The production runs in Squires Studio Theatre Nov. 1-4, 6-7, and 9-11 at 7:30 p.m., and Nov. 4,10, and 11 at 2 p.m.

"Woyzeck" is the tale of a poor soldier who is subjected to humiliation and exploitation in the hands of society. Jealousy and mental fatigue cause Woyzeck to murder his common-law wife in a tragic ending to this tale that explores poverty, desire, and morality. 

The Virginia Tech production of  "Woyzeck" is set in an operating theatre, during the American Civil War, a point of differentiation from other productions. Another unique element stems from the fact that the production is based on a free adaptation by director, screenwriter, and playwright Neil Labute.

Georg Buchner (1813-1837), a German writer of poetry, prose and plays, came from a family of doctors, and he also studied medicine in Strasbourg. His interest in literature, philosophy, and politics influenced his writings, which later became an influence in the Naturalism movement in theatre.
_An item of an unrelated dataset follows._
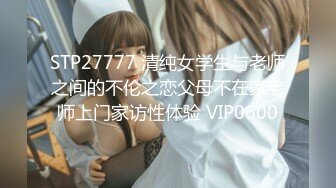 STP27777 清纯女学生与老师之间的不伦之恋父母不在家老师上门家访性体验 VIP0600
Department of Theatre and Cinema visiting faculty member Joan Grossman, a filmmaker and video artist, has worked on the projection design, which adds a cinematic element to the show. She describes "Woyzeck" as, "Madness and the borders between nature, violence and humanity. It's a cruel and painful story of humiliation and revenge in the shadow of war and upheaval."

Director and faculty member Bob McGrath is also the co-founder and artistic director of Ridge Theatre in New York City. He has directed theatre and opera at venues including the Brooklyn Academy of Music, Lincoln Center, The American Repertory Theatre, Carnegie Hall's Zankel Hall, and more. He is the recipient of three OBIE awards. 

Select performances will be followed by a faculty-led talk back, offering a context for understanding the show's essential, if troubling, violence. Disturbing in its explicit racialized and sexualized violence, the production investigates the social conditions that tragically limit the characters’ ability to exercise agency in their lives. 

Tickets are $10 general admission, $8 students/seniors, and are available at the Student Centers and Activities Ticket Office in the Squires Student Center. For tickets, call 540-231-5615, order online, or purchase at the ticket office. Tickets will also be sold at the door beginning one hour prior to the performance.

Free parking is available in the Squires Lot, located at the corner of College Avenue and Otey Streets, in the Architecture Annex Lot on Otey Street, and the Perry Street/Prices Fork lots. Find more parking information online or call 540-231-3200. Alternative parking is available in the Kent Square parking garage and the Farmers Market metered parking lot, both located on Draper Road. Additional Downtown Blacksburg parking information can be found online.